Two corners vs. four corners

The four-corner model — the foundation of Peppol — solves the quadratic-cost problem by inserting a service provider on each side. Corner 1 is still the sender, corner 4 is still the receiver, but corner 2 (the sender's access point) and corner 3 (the receiver's access point) handle format translation, transport, and discovery. Each party connects once to their access point and can reach any other participant in the network.

From an ERP vendor's perspective the practical differences are:

  • Onboarding cost. Two-corner: weeks per partner. Four-corner: hours to register a Peppol participant ID; routing is automatic.

  • Format flexibility. Two-corner: whatever the two parties agree, often legacy EDI. Four-corner: constrained to network-approved formats (Peppol BIS Billing 3.0, etc.) and policed by access points.

  • Discovery. Two-corner: out of band (phone, email, supplier portal). Four-corner: SMP/SML lookup, machine-resolvable.

  • Compliance liability. Two-corner: bilateral, each party responsible for the agreement they signed. Four-corner: distributed; each access point warrants conformance to its corner of the network.
  • A five-corner variant exists — used in CTC regimes like France's PPF model and Peppol's pilot 5-corner architecture for tax reporting — where a tax authority is inserted as the fifth corner alongside the four exchange parties.

    Where the two-corner model still exists

    It has not disappeared. It survives wherever the underlying economics still favour it:

  • Large retailer-supplier networks running entrenched EDIFACT or X12 flows. Migrating a Walmart-style supplier base to Peppol is a multi-year programme; bilateral EDI continues in parallel.

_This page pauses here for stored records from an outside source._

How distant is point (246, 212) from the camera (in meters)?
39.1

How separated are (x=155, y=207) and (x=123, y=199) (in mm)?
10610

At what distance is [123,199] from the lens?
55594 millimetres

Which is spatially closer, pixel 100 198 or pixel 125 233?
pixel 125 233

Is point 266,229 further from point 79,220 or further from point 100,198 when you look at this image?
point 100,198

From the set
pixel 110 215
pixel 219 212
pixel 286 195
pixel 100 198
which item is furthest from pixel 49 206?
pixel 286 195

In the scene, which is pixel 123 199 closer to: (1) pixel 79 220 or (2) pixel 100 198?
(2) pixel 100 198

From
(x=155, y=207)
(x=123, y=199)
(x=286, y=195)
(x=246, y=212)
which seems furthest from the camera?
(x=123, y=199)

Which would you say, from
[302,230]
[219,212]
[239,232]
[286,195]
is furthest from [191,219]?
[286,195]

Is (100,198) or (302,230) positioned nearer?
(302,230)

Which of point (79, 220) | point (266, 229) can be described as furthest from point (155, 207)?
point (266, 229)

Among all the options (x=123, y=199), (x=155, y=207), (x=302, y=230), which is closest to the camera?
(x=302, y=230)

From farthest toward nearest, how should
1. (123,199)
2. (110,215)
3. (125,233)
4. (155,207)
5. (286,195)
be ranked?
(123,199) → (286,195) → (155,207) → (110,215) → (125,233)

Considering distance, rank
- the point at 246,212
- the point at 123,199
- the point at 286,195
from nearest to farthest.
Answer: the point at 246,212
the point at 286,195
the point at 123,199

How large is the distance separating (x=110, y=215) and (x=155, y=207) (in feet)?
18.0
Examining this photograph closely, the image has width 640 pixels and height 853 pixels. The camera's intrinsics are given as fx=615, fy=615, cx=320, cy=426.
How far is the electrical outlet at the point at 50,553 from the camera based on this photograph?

  • Automotive and aerospace supply chains with deep buyer-driven specifications (Odette, AECMA, ENX).

  • Intra-group invoicing between subsidiaries of the same multinational, where a shared ERP backbone makes the bilateral integration essentially free.

  • High-volume utilities, telecoms, and logistics with industry-specific message catalogues.

  • B2G in some Member States before national platforms were available — Italy's pre-SDI public-sector invoicing, for example, was largely two-corner over PEC e-mail.
  • The two-corner model also resurfaces as a fallback inside otherwise four-corner architectures: when a Peppol access point cannot resolve a recipient, the issuer is sometimes permitted to deliver by direct e-mail or upload portal, which is a two-corner exchange dressed in network terminology.

    Why ERP vendors still care

    Even for ERPs targeting fully four-corner customers, two-corner integrations remain in the backlog because most mid-sized buyers have at least one trading partner who refuses to join Peppol. A modern invoicing module typically needs to:

  • Detect at routing time whether the recipient has a Peppol participant ID (four-corner) or only an e-mail / portal address (two-corner).

  • Maintain a per-partner profile of accepted formats, signature requirements, and quirks (rounding rules, mandatory free-text fields).

  • Emit a Peppol BIS Billing 3.0 UBL by default and downgrade or translate to legacy EDIFACT INVOIC where a key buyer demands it.

  • Track delivery acknowledgements in two different worlds: a Peppol MLR (Message Level Response) for four-corner, an AS2 MDN or an opaque "received" e-mail for two-corner.
  • Relation to EN 16931

    EN 16931 is corner-agnostic. The semantic data model says nothing about how the invoice gets from sender to receiver. A perfectly compliant EN 16931 UBL invoice can be delivered two-corner over SFTP, four-corner over Peppol AS4, or five-corner via France's PPF — the semantic content is the same.

    The practical effect is that two-corner is a deployment model, not a format choice. ERPs aiming at EU readiness build their internal data path around EN 16931 and treat the corner count as a routing decision.